Technology Fridays: AWS SageMaker Provides End-to-End Lifecycle Management to Your ML Solution
Welcome to Technology Fridays! The race between Amazon, Microsoft and Google for dominating the cloud machine learning platform space has been heating up. The cloud incumbents are trying to become the preferred home of machine learning solutions and they have been literally matching each other’s capabilities feature by feature as well their pricing models. That competition has helped to increase the level of innovation in the machine learning space. Today, I would like to discuss AWS’ latest addition to its machine learning suite and one that might become the cornerstone of the platform.
SageMaker attempts to address a fundamental challenge of machine learning applications by providing end-to-end lifecycle management capabilities using a consistent infrastructure. SageMaker is a native cloud service that allows data scientists to create machine learning models using familiar tools and deploy them to a production-ready, scalable infrastructure. You can think about SageMaker as a complement to the original AWS ML platform with added capabilities focused on the lifecycle of machine learning models.
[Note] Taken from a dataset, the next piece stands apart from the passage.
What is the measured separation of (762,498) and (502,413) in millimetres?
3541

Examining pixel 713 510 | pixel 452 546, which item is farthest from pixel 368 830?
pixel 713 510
In order to enable the creation of data science models., SageMaker leverages the popular Jupyter stack. That strategy allows data scientists to create interactive notebooks that explore and interact with registered data sources without the need of provisioning any backend infrastructure.
One of the key benefits of sageMaker is the support for multiple deep learning frameworks. Data scientists can implement models that leverage stacks such as TensorFlow, MxNet, PySpark and several pothers. SageMaker provides a robust support for Apache Spark as well as related technologies.
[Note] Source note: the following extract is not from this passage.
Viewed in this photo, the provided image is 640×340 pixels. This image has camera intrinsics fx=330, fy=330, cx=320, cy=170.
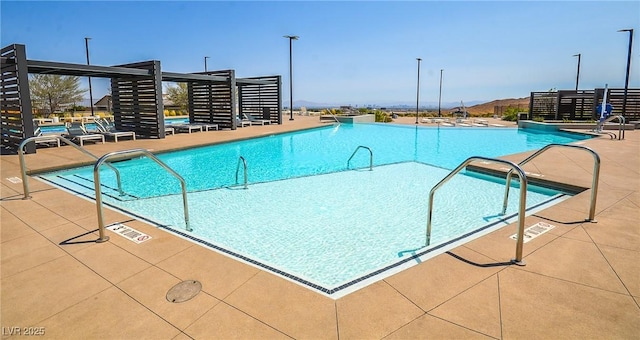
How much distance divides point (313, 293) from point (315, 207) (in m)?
3.46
Model deployment and hosting are other areas of strength of SageMaker. Amazon SageMaker Hosting Services enables the deployment of machine learning models by packaging them as Docker containers. References to data sources are stored in AWS data services such as S3. Deployment can take place across different AWS availability zones to guarantee availability and scalability. After a model is deployed, sageMaker creates different HTTPs endpoints that can be used by third party applications to configure and interact with the model. the programmable interfaces can also be used to train the models with new datasets.
SageMaker can be effectively used to cleanse and enable data transformation in datasets. This enables data scientists to create new representations that can be reused across models. Developers using SageMaker can build their own algorithms or reuse built-in ones available in the platform’s repository. Similarly, data scientists can create new models by assembling layers of existing algorithms.
SageMaker provides seamless interoperability with dozens of services in the AWS platform which enables the implementation of highly sophisticated machine learning applications. Areas such as access control, data privacy or monitoring are direct beneficiaries of that level of integration.
AWS SageMaker competes with the cloud machine learning offerings from Azure and Google Cloud. Microsoft in particular has been very active in the space with the release of new technologies such as the Workbench, Model Management and Experimentation services. Innovative startups such as DataBricks and Algorithmia with the recently announced CODEX platform are also relevant when comes to providing end-to-end lifecycle management in machine learning applications.